*** Passage shown Section Begins ***

This came to mind while
I was reading the "last testament" of the writer
George MacDonald Fraser, who
died January 2. Fraser was 82 when he died, and
quite out of tune with the Britain where he had been
born and spent most of his life. Fraser wrote a great
many books, both fiction and nonfiction, but he is best
remembered for
the Flashman series of comic-historical
novels.
The "testament"—you
can read it
here—is in fact a curmudgeon's rant, sputtering
angrily against political correctness, Dianafication
(that's the British word for "Oprahfication"),
the collapse of standards, "the stifling tyranny of a
liberal establishment, determined to impose its views",
and political parties ("inventions of the devil")
etc.
(Amusing to see Fraser
say that "My favorite prime minister was
Sir Alec Douglas-Home, not because he was on the
Right, but because he spent a year in office without, on
his own admission, doing a damned thing." The U.S.A.
has been blessed with a
number of Presidents who likewise clove to the
wu wei principle. We had, for example, Ronald
Reagan, inspiration for the quip that saying "I have
slept with the President" meant you had attended
cabinet meetings. We also had
Calvin Coolidge, of whom
Will Rogers said: "He didn't do anything, but
that's what the people wanted done."
Ron Paul would be another in this illustrious line
of presidential snoozers, if we can somehow get him
elected. All these men know/knew, of course, that there
are
times when it is
necessary for the Executive to act. It is only that
they set the word "necessary" behind a high bar.)

*** Passage shown Section Ends ***
*** Material shown Section Begins ***

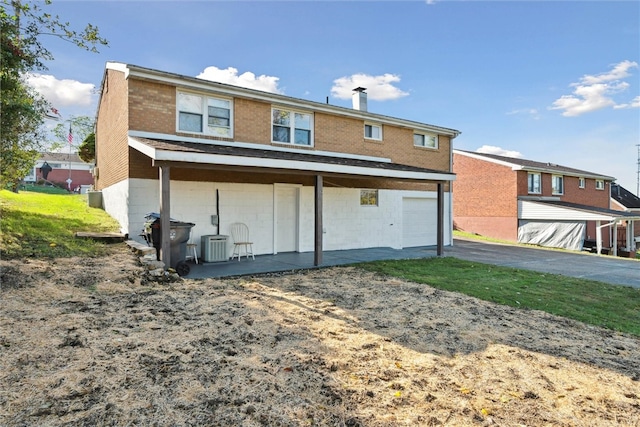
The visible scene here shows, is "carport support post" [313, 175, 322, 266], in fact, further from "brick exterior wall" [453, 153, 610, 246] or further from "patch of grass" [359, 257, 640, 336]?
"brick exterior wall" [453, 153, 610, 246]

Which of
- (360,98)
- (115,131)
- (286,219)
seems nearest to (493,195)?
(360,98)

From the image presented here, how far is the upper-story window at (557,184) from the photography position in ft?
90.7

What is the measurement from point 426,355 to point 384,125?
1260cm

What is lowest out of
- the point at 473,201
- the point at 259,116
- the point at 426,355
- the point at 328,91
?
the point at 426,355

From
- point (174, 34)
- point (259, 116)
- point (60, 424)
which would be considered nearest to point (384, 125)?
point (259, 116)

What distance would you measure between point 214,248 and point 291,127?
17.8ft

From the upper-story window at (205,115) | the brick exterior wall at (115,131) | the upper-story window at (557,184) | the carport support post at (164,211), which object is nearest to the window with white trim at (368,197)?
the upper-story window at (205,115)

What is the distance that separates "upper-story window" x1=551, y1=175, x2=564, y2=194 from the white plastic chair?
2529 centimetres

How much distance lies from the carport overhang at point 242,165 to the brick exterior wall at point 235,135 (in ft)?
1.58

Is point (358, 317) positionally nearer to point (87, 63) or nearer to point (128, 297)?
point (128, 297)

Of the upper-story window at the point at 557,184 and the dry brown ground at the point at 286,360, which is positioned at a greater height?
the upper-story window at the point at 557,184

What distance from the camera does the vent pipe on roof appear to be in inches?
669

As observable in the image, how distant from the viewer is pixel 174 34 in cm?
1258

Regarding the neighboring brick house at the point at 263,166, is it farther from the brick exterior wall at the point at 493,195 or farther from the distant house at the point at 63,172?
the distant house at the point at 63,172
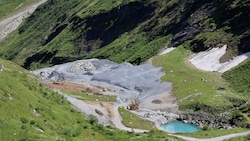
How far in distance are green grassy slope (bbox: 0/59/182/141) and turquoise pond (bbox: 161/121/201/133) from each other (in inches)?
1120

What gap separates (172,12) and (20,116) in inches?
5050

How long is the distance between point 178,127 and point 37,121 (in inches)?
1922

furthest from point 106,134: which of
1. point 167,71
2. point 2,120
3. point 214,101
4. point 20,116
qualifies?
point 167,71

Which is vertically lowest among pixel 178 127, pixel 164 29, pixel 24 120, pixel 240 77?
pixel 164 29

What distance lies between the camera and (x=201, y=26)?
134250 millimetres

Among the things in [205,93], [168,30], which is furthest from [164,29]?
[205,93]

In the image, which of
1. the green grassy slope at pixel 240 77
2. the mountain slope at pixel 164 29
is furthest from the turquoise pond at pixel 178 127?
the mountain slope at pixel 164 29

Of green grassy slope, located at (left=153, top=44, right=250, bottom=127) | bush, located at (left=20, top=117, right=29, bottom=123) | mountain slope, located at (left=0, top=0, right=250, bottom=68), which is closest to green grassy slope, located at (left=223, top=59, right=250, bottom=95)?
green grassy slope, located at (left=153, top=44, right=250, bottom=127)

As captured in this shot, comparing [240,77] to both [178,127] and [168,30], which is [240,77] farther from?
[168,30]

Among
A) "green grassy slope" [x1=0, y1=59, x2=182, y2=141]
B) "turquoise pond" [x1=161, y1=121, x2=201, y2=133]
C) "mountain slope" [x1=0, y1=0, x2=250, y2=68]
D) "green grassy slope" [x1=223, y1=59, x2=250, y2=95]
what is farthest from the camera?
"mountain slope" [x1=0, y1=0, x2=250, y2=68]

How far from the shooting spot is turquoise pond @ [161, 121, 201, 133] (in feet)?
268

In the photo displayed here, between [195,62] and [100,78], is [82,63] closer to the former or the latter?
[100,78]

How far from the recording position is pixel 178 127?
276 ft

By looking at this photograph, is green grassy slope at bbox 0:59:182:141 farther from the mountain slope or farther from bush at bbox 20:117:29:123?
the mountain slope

*** Material shown Section Ends ***

Work instructions:
1. In the passage about George MacDonald Fraser's "last testament," who is named as Fraser's favorite prime minister?
2. Carry on the passage about George MacDonald Fraser's "last testament," starting after its final sentence.

Expected responses:
1. Sir Alec Douglas-Home.

2.
Naturally I read
Fraser’s rant with great enjoyment. I did wonder at
first, though, if Fraser hadn't perhaps over-egged the
pudding. Take this passage, for example:
“[The
present generation] regard themselves as a completely
liberated society when in fact they are less free than
any generation since the Middle Ages. Indeed, there may
never have been such an enslaved generation, in thrall
to hang-ups, taboos, restrictions and oppressions
unknown to their ancestors … We were freer by far 50
years ago—yes, even with conscription, censorship,
direction of labor, rationing, and shortages of
everything that nowadays is regarded as essential to
enjoyment. We still had liberty beyond modern
understanding because we had
other freedoms, the really important ones, that are
denied to the youth of today. We could say what we
liked; they can't. We were
not subject to the aggressive pressure of
special-interest minority groups; they are. We had
no worries about race or sexual orientation; they have.
We could, and did, differ from fashionable opinion with
impunity, and would have laughed PC to scorn, had our
society been weak and stupid enough to let it exist.
Is that actually all
true? Liberty-wise, surely not having
conscription and
censorship beats having them.
Sure, you can play some
libertarian games here. How much of my
time is the government "conscripting," by way
of
income taxes, to support the current non-conscript,
military establishment…etc., etc. I still think that
today we come out ahead on these points.
Let's grant Fraser some
poetic license, though, and ask: Are we ahead net-net on
liberty over our fathers and grandfathers?
My mulling over the
"testament" had just about reached that point when I
saw
Mark Steyn's post on The Corner, linking to
the videos Ezra Levant has been posting, of his
(Ezra's) interrogations by Canada's totalitarian
"Human Rights Commission." Levant has been
dragged before this horrible "Commission" for
having published the
Danish cartoons mocking
Mohammed in the
Western Standard,
a paper he edited, two years ago. The bureaucrat
Levant is confronting across the interrogation table is
particularly keen to probe Levant's intentions.
She is, in other words, hunting for
Thoughtcrime. Reader, you should watch those videos.
Fraser was right.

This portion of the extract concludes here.